In 1973, award-winning science fiction author Ursula Le Guin published a very short story-essay titled “The Ones Who Walk Away From Omelas.” It described a dreamlike summer festival in Omelas, a beautiful city that embodies everyone’s utopia, a magical place where everyone was joyful, a place where sorrow never touched the citizens or guests. But beneath that city lay a secret: all its joy and pleasure depended on the suffering and misery of a single lonely, abused child living in a filthy basement. If that child were saved, all of Omelas would fall, its beauty and perfection lost.

The citizens of Omelas, when they reached a certain age, were taken below to view the child so that they might understand their civilization. Most rationalized the suffering, as was encouraged: the child was mentally defective anyway, it could never be happy now if taken out, it was incapable of appreciating the beauty of the world like others. Only a few could not bear the truth, but instead of removing the child and Omelas be damned, they walked away, leaving for parts unknown.

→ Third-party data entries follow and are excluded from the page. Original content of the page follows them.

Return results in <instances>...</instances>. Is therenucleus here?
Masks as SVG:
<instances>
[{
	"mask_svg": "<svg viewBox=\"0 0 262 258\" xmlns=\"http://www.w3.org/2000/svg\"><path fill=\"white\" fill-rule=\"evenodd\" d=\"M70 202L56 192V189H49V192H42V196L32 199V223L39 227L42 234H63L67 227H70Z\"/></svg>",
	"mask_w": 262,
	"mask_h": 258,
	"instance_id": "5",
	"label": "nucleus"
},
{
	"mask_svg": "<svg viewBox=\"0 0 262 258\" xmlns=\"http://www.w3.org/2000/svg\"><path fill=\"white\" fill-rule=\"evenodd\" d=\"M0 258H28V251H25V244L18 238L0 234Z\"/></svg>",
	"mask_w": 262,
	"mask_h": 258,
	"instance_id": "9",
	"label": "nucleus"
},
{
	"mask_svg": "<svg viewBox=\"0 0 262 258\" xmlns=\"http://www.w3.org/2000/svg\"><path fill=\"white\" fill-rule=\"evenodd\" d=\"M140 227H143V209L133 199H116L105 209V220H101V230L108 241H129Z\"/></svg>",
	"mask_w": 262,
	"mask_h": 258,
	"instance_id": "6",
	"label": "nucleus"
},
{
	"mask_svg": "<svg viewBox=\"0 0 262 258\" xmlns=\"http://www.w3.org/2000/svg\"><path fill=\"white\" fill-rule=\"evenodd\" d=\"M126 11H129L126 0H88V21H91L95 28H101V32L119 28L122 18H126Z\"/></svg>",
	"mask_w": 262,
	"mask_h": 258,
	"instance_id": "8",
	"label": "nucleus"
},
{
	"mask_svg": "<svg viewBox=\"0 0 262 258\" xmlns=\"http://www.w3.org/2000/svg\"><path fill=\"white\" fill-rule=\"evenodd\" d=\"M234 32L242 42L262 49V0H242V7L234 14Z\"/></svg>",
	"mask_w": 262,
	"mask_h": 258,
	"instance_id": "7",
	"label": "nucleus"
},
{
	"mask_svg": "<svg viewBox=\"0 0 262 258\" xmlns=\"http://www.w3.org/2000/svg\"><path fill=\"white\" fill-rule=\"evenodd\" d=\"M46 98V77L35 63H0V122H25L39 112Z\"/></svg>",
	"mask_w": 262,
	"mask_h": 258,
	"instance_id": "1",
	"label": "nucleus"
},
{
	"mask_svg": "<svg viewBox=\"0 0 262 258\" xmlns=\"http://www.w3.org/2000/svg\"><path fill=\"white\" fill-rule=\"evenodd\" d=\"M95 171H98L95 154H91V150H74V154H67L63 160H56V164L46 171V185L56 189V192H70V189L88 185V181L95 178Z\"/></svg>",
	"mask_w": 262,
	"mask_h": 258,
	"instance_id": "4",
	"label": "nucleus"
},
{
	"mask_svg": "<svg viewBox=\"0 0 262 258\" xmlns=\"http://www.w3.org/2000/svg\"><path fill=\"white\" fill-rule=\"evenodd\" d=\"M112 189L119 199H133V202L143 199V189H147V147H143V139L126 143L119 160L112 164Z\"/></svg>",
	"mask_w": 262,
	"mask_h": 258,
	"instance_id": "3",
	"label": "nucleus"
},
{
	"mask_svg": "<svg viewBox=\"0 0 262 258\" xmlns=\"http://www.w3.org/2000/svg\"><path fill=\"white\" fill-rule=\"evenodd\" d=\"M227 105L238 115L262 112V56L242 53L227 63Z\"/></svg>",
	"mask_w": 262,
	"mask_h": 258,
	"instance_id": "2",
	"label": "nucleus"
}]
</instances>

America has had a summer of Omelas.

[Update a few minutes later[

Democrats: The party of abortion, not the party of women.

That link via Elizabeth Price Foley, who adds:

Moreover, never mind that Republicans are spearheading the effort to make birth control pills more widely available by classifying them as over-the-counter–something the Democrats and Planned Parenthood vehemently oppose. And never mind that Republicans wish to expand access to all kinds of women’s medical care–not just abortion and contraception–by expanding funding for community health centers. None of that fits with the Democrats’ “war on women” label, so it can’t be too widely discussed.

If the Republicans in Congress were smart (a big if, I know), they would start talking about the Democrats’ “war on birth control” and “war on women’s health.”

Don’t hold your breath. They’re stupid.

More Junk Nutrition Science

This is appalling:

While eliminating saturated fats can improve heart health, a new study shows that it makes a difference which foods are used in their place. A study shows that replacing saturated fats with unsaturated fats and high-quality carbohydrates has the most impact on reducing the risk of heart disease. When saturated fats were replaced with highly processed foods, there was no benefit.

You don’t say.

In other words, you’re replacing good stuff with bad stuff, but when you replace the good stuff with less-terrible stuff, your results aren’t as bad. Pro tip to cardiologists: There is zero scientific evidence that eliminating saturated fat improves heart health.

And here’s a chef who’s an idiot.

Yes, restaurants are making you fat, but not because they’re serving you fat.

Filthy Meatbag Bodies On Mars

As Keith Cowing points out, the Planetary Society is in no hurry to put anyone on the surface of the Red Planet. They want to do Apollo to Mars, but take almost three and a half decades before the first boots on Mars, and almost four decades before long-term habitation. Though Firouz Naderi claims that keeping it under the cost limit makes it more likely, I’d say that it is doomed to failure. Something that takes that long, accomplishes so little, for so much money, is unsustainable in a democratic Republic. This is why Apollo to Mars is doomed in general. I’m discussing this in the Kickstarter project. We need to have a different approach, starting with an end to the phrase “space exploration” as the reason we send humans into space.

[Update a couple minutes later]

Here’s the link to the report. I’m reading it now, hoping it will have some useful cost data from Aerospace.

JPL Mars Mission Schedule

[Update a while later]

Even Chris Carberry recognizes that we won’t ever get another “Kennedy moment.” I’m not sure, though, how one “stays the course” to Mars, when there is no course.

[Late-morning update]

Over at Sarah Hoyt’s place NASA employee Les Johnson proposes (wait for it) Apollo to Mars.

It is not going to happen, and it should not happen.